James de Pourtalès was born into a French Huguenot family that had emigrated to Switzerland, where he was born in Neuchâtel in 1776. His father, Jacques-Louis de Pourtalès, had amassed considerable wealth through commerce and industry, and had been made a count by Frederick William II of Prussia. James de Pourtalès acquired the seigneury of Gorgier in 1813, adding this to the family name. The art collection that he acquired over many years numbered over a thousand items, and was first displayed in a mansion in the Place Vendôme, Paris. Later it was housed in the hôtel he had built by Félix-Jacques Duban at 7, Rue Tronchet. Constructed in an eclectic style in which Florentine influences from the 15th century predominate, the hôtel housed an Etruscan collection, paintings, drawings, sculpture, Greek and Roman antiquities, European and Indian ivories, enamels, Murano glass, carved crystals, engraved gems, Japanese lacquer, Chinese bronzes, armor. Although the collection was not available to the public, Pourtalès-Gorgier permitted critics, artists, and other private visitors to view it. The collections were dispersed at auction in Paris in early 1865.

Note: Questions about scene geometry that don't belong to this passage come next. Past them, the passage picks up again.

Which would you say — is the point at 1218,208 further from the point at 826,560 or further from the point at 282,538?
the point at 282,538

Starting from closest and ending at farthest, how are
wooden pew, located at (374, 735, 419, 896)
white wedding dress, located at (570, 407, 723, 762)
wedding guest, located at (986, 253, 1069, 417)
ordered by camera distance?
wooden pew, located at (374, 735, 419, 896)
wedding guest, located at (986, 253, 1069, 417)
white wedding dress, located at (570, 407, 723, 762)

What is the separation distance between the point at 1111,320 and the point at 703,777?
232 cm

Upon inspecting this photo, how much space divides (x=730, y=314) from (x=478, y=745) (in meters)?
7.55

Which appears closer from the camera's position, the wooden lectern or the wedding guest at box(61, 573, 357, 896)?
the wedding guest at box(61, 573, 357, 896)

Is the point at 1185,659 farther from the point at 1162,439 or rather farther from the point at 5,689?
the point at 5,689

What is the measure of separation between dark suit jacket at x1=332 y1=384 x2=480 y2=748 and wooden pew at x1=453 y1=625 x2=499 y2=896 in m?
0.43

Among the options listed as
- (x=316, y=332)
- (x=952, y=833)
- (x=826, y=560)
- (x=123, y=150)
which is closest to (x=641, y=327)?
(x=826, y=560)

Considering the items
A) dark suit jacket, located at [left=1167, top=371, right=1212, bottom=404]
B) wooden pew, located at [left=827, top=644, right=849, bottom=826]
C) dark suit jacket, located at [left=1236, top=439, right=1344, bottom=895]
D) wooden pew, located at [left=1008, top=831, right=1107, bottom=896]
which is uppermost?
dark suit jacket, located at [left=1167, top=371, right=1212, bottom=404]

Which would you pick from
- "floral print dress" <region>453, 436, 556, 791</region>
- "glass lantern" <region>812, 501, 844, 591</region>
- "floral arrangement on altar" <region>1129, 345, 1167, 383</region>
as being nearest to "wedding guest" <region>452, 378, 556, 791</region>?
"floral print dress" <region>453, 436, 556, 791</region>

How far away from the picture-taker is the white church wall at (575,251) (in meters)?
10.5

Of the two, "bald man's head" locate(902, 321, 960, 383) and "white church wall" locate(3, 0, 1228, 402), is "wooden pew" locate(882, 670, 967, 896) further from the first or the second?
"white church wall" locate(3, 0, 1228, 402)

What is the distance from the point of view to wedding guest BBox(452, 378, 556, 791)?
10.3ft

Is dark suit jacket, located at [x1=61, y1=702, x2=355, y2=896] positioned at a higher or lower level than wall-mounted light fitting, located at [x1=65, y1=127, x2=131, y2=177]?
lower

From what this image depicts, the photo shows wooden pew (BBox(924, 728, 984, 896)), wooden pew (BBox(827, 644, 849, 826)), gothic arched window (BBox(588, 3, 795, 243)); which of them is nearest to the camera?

Michaud. Biographie Universelle. vol. 34: 231.
Boime, Albert. "Entrepreneurial Patronage in Nineteenth Century France" in Enterprise and Entrepreneurs in Nineteenth- and Twentieth-Century France. Ed. by Edward C. Carter II et al. Baltimore, 1976: 148+.
Turner, Jane, ed. The Dictionary of Art. 34 vols. New York and London, 1996: 25:383-384.